• **What is needed**:
Reproduce verbatim the stretch of items below, from the line containing "Across the items listed as" through the final line of the items.

• **Provided records**:
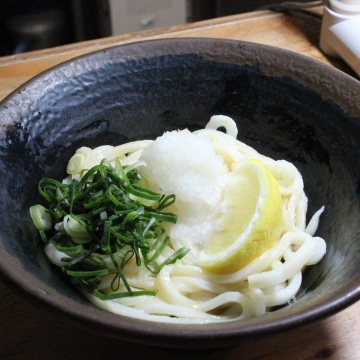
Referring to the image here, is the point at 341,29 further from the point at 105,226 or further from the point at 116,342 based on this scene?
the point at 116,342

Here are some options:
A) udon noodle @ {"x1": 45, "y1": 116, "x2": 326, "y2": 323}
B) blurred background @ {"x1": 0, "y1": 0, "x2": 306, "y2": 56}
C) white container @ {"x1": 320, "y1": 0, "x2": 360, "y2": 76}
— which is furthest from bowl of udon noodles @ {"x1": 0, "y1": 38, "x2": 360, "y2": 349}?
blurred background @ {"x1": 0, "y1": 0, "x2": 306, "y2": 56}

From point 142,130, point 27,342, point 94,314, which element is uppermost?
point 94,314

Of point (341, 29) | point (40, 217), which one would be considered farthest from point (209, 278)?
point (341, 29)

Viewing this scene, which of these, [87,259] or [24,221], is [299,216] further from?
[24,221]

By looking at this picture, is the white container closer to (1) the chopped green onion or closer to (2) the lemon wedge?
(2) the lemon wedge

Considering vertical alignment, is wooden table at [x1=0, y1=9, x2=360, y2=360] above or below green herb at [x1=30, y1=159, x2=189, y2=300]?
below

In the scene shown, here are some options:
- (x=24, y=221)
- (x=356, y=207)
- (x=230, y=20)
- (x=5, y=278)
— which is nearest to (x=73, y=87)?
(x=24, y=221)

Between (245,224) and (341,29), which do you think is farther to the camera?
(341,29)
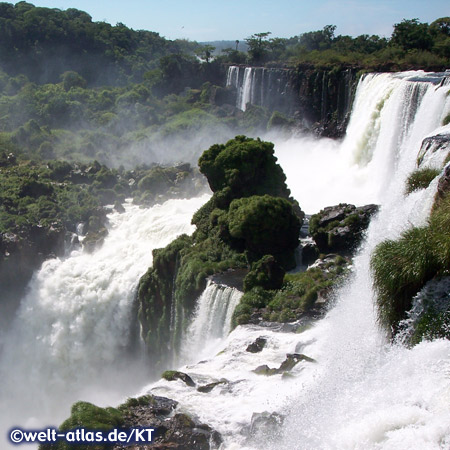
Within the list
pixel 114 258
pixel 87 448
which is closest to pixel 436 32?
pixel 114 258

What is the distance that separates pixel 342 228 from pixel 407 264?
484 inches

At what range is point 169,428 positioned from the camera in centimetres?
1369

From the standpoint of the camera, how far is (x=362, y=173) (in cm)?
3453

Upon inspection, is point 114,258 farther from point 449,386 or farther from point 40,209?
point 449,386

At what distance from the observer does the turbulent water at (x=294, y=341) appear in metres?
11.4

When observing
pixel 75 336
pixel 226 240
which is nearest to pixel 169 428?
pixel 226 240

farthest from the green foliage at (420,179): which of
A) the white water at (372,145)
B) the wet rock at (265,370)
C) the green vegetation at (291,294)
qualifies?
the white water at (372,145)

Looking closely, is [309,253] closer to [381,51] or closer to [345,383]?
[345,383]

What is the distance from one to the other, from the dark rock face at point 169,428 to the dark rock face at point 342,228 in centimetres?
1227

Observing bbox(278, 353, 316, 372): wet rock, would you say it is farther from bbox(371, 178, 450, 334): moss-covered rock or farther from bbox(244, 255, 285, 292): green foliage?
bbox(244, 255, 285, 292): green foliage

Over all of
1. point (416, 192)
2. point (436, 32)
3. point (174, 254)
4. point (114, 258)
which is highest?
point (436, 32)

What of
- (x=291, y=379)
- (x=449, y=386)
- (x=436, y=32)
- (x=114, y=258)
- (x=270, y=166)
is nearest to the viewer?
(x=449, y=386)

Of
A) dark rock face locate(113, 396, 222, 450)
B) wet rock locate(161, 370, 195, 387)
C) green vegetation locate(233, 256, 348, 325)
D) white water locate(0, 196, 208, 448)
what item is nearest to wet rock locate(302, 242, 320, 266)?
green vegetation locate(233, 256, 348, 325)

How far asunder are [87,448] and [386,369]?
650 centimetres
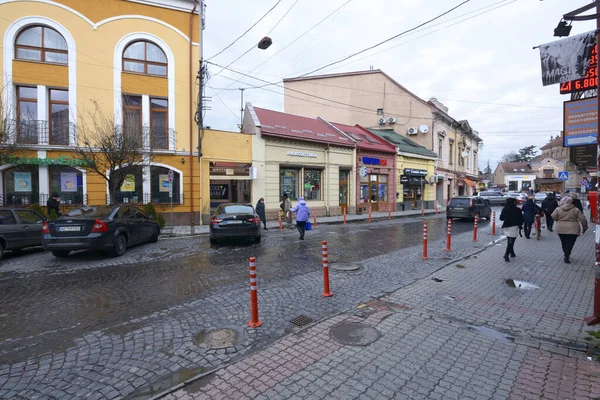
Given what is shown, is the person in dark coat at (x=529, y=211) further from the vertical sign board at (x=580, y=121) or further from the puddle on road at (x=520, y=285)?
the puddle on road at (x=520, y=285)

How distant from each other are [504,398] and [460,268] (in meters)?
5.17

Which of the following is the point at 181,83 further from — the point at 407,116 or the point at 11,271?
the point at 407,116

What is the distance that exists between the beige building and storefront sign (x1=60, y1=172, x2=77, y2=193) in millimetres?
22602

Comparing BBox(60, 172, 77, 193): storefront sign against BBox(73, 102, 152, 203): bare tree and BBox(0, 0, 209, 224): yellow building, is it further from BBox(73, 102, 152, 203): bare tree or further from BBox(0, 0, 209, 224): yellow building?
BBox(73, 102, 152, 203): bare tree

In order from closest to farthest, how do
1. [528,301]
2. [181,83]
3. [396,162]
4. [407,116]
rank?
1. [528,301]
2. [181,83]
3. [396,162]
4. [407,116]

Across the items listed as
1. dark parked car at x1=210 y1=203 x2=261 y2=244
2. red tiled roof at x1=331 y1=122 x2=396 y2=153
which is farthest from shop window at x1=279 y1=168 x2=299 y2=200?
dark parked car at x1=210 y1=203 x2=261 y2=244

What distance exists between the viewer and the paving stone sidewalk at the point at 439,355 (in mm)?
2982

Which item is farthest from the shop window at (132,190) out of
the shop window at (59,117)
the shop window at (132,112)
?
the shop window at (59,117)

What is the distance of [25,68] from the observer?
14.7 metres

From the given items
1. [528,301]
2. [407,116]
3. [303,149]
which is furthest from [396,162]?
[528,301]

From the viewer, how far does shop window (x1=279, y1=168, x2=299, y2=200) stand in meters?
20.4

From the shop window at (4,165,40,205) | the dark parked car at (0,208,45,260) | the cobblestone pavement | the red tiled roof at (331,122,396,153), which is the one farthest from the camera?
the red tiled roof at (331,122,396,153)

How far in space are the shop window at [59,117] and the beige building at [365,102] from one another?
21.5 metres

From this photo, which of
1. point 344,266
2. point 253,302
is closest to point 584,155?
point 344,266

• **In response**:
Across the items listed as
1. dark parked car at x1=210 y1=203 x2=261 y2=244
2. red tiled roof at x1=331 y1=122 x2=396 y2=153
which is farthest from shop window at x1=279 y1=168 x2=299 y2=200?
dark parked car at x1=210 y1=203 x2=261 y2=244

What distance exists between the viewer and the paving stone sidewalk at the point at 439,355 (in mm)?
2982

Which item is farthest from the shop window at (132,190) out of
the shop window at (59,117)
the shop window at (132,112)
?
the shop window at (59,117)

What is the distance of [25,68] from the observer?
14.7 metres

From the given items
1. [528,301]
2. [407,116]
3. [303,149]
which is furthest from [396,162]?
[528,301]

From the viewer, how far does shop window (x1=279, y1=168, x2=299, y2=200) stand in meters?
20.4

From the shop window at (4,165,40,205) | the dark parked car at (0,208,45,260) | the cobblestone pavement | the red tiled roof at (331,122,396,153), which is the one farthest from the camera?
the red tiled roof at (331,122,396,153)

How far in space are the shop window at [59,117] and the beige building at [365,102] from one another?
21.5 metres

From this photo, which of
1. point 344,266
2. point 253,302
is closest to point 584,155?
point 344,266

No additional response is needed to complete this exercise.